Having two bridges doesn’t disable hardware offload for one of the bridges?
I’d suspect an IP conflict too, don’t know if it can be spotted in IP/ARP but I know I’ve seen one when doing an IP Scan using Tools/IP Scan for the whole subnet (one IP was showing twice with two different MACs) which were assigned by mistake statically to two devices.
There’s no such thing as weird, there’s an explanation for every “weird issue”, usualy a misconfig, or a bug.
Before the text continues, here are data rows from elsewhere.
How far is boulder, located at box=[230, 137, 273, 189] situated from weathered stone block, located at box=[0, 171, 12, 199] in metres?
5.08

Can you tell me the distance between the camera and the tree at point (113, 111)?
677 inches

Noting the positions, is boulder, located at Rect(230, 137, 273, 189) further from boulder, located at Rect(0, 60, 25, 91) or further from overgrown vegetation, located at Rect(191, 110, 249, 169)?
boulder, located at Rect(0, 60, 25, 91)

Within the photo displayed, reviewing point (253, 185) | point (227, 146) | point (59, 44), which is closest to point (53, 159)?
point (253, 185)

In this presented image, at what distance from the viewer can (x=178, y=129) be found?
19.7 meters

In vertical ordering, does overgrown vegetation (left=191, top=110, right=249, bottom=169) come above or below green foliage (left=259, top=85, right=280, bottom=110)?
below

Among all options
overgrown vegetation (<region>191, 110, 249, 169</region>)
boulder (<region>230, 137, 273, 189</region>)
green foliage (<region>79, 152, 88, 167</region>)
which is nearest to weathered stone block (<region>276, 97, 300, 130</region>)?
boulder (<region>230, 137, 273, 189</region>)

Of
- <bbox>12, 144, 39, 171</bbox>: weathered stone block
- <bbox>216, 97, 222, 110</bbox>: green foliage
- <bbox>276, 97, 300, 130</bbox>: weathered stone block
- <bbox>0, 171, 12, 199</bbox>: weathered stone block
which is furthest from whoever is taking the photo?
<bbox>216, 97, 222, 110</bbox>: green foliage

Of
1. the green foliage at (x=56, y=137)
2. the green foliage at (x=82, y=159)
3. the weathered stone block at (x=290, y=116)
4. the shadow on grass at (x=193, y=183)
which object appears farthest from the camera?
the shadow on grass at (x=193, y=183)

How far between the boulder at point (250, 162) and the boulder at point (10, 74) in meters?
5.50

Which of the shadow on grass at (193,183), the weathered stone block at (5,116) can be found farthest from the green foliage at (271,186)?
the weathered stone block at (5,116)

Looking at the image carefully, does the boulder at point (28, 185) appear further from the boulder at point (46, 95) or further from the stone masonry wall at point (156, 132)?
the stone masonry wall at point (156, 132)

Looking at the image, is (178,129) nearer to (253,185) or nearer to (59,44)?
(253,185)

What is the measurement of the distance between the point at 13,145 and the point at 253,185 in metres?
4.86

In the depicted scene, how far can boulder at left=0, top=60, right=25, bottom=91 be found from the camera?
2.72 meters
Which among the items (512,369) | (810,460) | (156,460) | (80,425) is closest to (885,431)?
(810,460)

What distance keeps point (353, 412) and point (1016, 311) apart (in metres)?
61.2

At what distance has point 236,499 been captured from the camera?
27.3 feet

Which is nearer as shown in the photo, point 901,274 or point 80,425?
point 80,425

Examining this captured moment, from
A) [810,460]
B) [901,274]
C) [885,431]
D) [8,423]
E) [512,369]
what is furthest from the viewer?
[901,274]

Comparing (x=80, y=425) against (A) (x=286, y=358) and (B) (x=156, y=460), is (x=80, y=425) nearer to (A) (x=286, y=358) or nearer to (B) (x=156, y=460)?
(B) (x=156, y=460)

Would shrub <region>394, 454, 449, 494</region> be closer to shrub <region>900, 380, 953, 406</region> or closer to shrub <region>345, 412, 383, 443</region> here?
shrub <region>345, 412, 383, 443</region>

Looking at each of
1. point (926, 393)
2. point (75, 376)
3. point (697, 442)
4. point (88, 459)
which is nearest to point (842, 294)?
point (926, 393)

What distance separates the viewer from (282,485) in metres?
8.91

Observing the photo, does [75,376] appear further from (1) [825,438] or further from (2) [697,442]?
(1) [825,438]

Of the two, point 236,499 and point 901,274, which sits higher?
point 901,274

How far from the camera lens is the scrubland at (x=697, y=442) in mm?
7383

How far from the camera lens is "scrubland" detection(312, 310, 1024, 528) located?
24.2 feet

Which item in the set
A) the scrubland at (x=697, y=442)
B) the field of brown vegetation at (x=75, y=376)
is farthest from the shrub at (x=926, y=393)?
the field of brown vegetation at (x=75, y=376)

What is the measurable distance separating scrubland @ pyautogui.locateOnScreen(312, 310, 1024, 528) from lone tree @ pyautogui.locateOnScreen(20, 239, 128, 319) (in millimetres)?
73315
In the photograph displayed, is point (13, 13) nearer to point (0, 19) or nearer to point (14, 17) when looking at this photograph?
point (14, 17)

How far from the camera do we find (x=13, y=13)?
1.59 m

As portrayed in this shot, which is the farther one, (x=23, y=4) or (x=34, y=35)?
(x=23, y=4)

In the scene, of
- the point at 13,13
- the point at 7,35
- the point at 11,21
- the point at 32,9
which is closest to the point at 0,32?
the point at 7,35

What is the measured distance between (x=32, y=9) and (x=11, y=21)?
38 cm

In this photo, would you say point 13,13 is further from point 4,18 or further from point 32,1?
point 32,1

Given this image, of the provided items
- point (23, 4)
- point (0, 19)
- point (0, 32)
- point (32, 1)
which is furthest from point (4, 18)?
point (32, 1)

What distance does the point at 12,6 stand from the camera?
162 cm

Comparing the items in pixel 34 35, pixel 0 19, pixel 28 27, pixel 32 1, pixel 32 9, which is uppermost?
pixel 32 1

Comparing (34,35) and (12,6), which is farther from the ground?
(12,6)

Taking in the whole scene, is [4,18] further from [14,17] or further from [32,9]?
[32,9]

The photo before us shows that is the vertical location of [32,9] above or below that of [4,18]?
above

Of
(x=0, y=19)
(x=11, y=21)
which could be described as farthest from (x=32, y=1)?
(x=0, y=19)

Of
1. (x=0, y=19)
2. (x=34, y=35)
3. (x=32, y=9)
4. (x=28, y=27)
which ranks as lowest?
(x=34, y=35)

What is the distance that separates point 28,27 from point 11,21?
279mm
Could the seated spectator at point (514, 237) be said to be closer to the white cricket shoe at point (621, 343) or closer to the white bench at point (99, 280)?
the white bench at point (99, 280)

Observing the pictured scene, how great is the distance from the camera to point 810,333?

But I doubt that there’s a bug here since I have a few RB3011 running without issues.
RB3011 has 2 switch chips. As far as I understand, the fact I’m using SFP1 to connect to Internet reduces bridge2 (ports 6-10) bandwidth to CPU to “only” 1 GBit (single link to CPU1) whether the bridge1 keeps 2 x 1GBit links (CPU0 and CPU1). Both bridges are using hardware offloading.
Regarding configuration, I’ve had an issue with one past version upgrade on RB3011 where the upgrade “changed” de IP address assignment from bridge1 to Ethernet 1 by itself. Took me a couple of days to pinpoint the problem. This is why the RB3011 is currently running 6.46.7 (long term) instead of 6.47.4 (stable).